▶ **SELECTED EXTRACT**
In the near term, managing gross margin is very tough.
We need to push cost.
Our customers, of course, are trying to push cost on us so it's near term tough.
But I think two questions ago, three questions ago, we described our long-term model.
You probably can pick up on that.
Uche Orji - Analyst
Great.
Thank you very much.
Jeff Palmer - Senior Director, IR
Next question, please, operator.
Operator
Your next question comes from the line of James Schneider with Goldman Sachs.
You may proceed.
James Schneider - Analyst
Good afternoon, thanks for taking the question.
First of all, Clyde, can you talk about the recovering gross margins?
How should we think about the profile as we move up from what you guided in Q1 towards your target range, and specifically in that can you address the pricing environment you see right now both on the storage and wireless/apps processor side?
Clyde Hosein - CFO
So on gross margins.
I think we guided 51%, 52%.
In this economy, as long as it stays at this revenue level, I think that's probably a reasonable level for us and it's a struggle to get there.
We have to keep fighting to get there so it's not a cake walk.
And we talk about long-term.
As far as pricing goes, as you would expect it's a challenging environment.

▶ **DATA SHOWN**

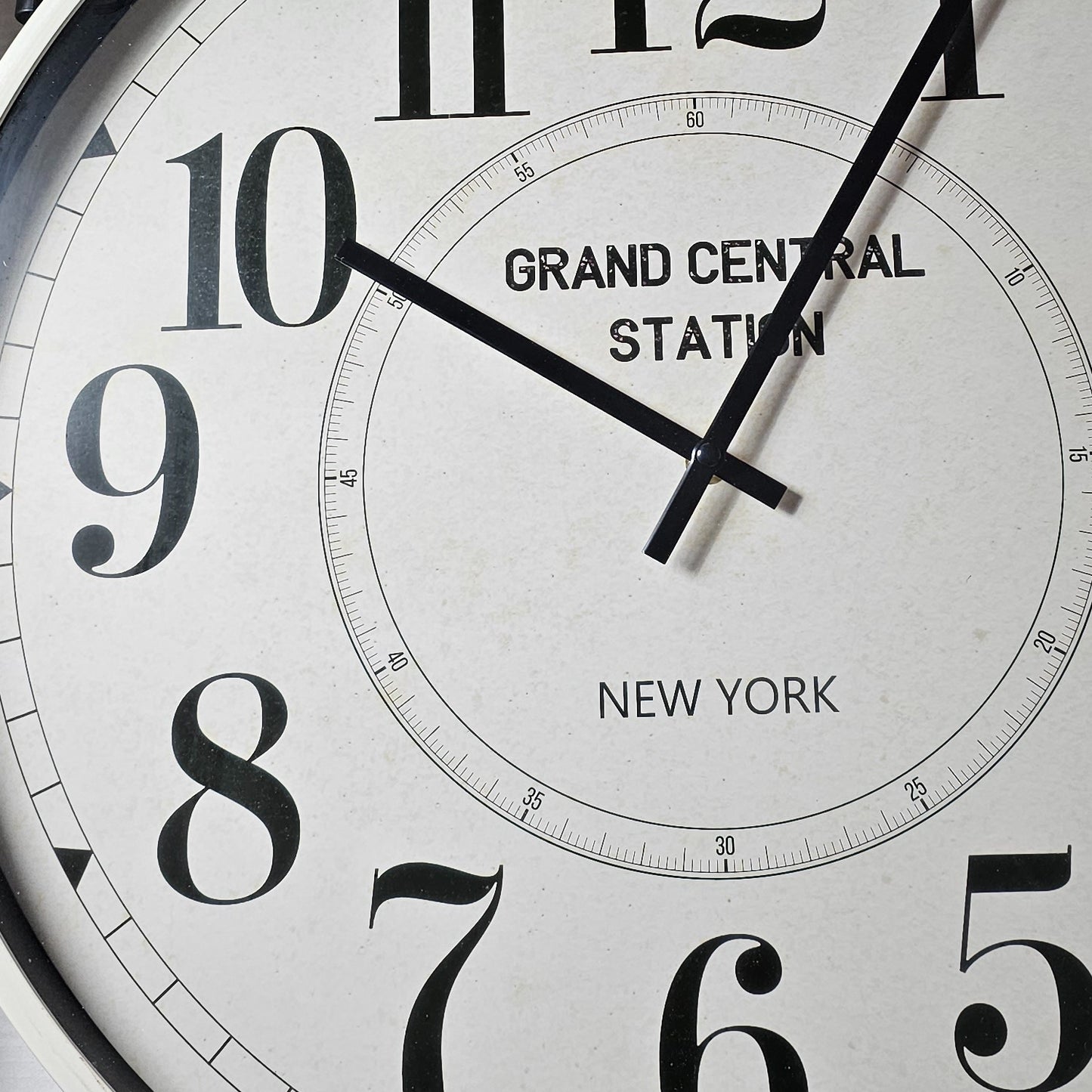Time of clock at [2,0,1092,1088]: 10:05
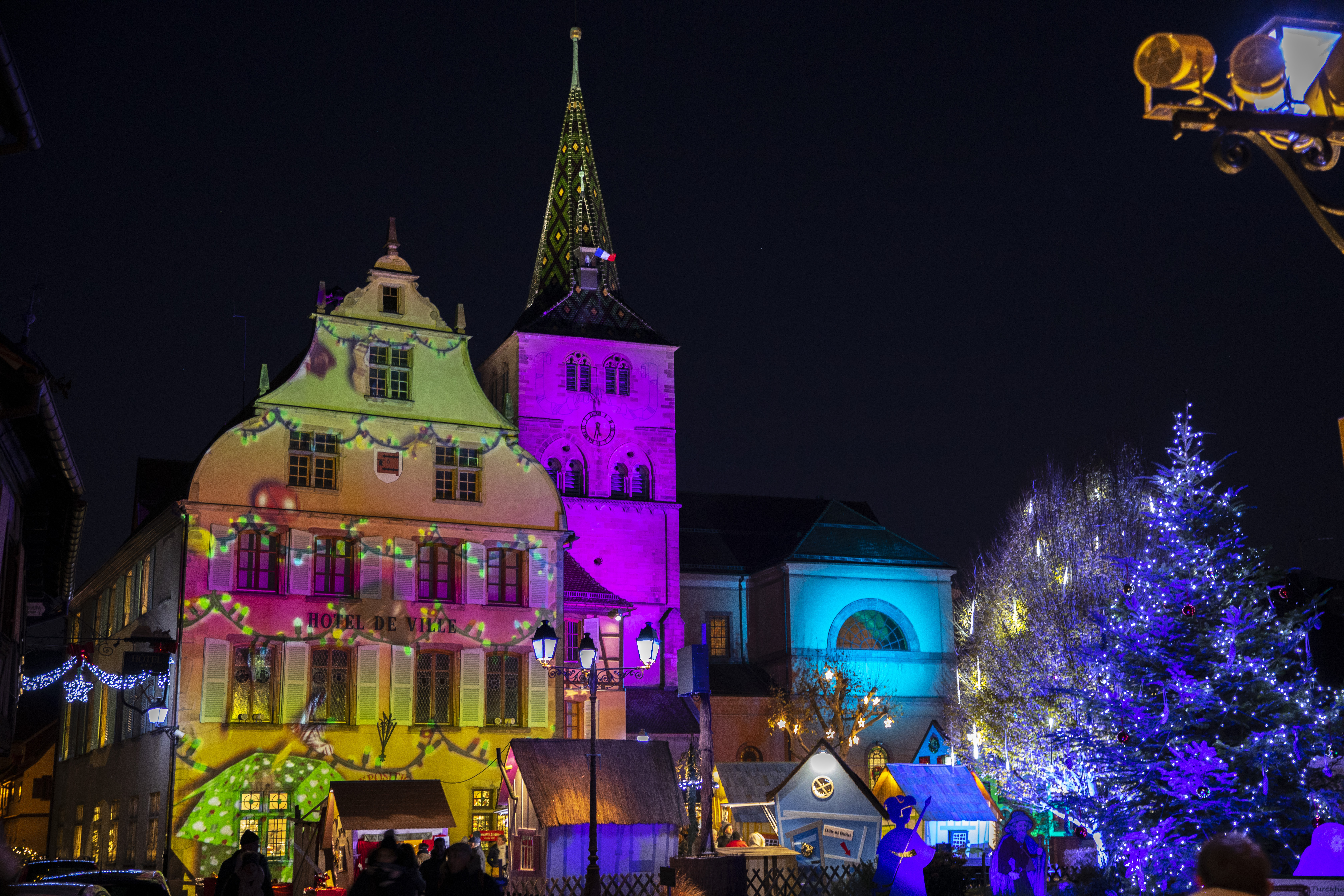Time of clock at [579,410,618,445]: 5:32
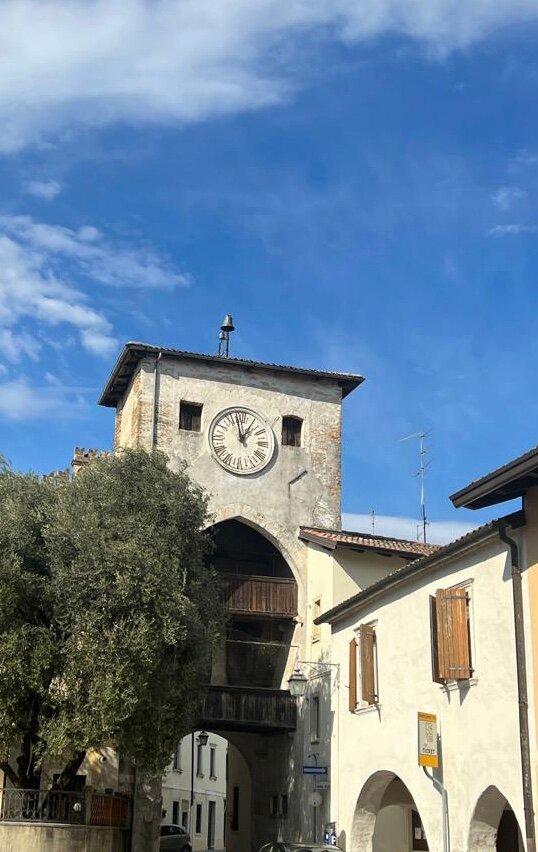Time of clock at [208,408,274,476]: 12:58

▶ **PROBLEMS AND TASKS**
1) From the call transcript, write out the passage between "You may proceed." and "on gross margins.", inclusive.
2) In the call transcript, what gross margin figures does Clyde Hosein say were guided?
3) Can you shorten the paragraph in the call transcript that begins "How should we think about the profile" into one briefer sentence that keeps its main points?

▶ **SOLVED TASKS**
1)
You may proceed.
James Schneider - Analyst
Good afternoon, thanks for taking the question.
First of all, Clyde, can you talk about the recovering gross margins?
How should we think about the profile as we move up from what you guided in Q1 towards your target range, and specifically in that can you address the pricing environment you see right now both on the storage and wireless/apps processor side?
Clyde Hosein - CFO
So on gross margins.

2) 51%, 52%.

3) How will gross margins move from the Q1 guidance toward the target range, and what is the current pricing environment in storage and in wireless/apps processors?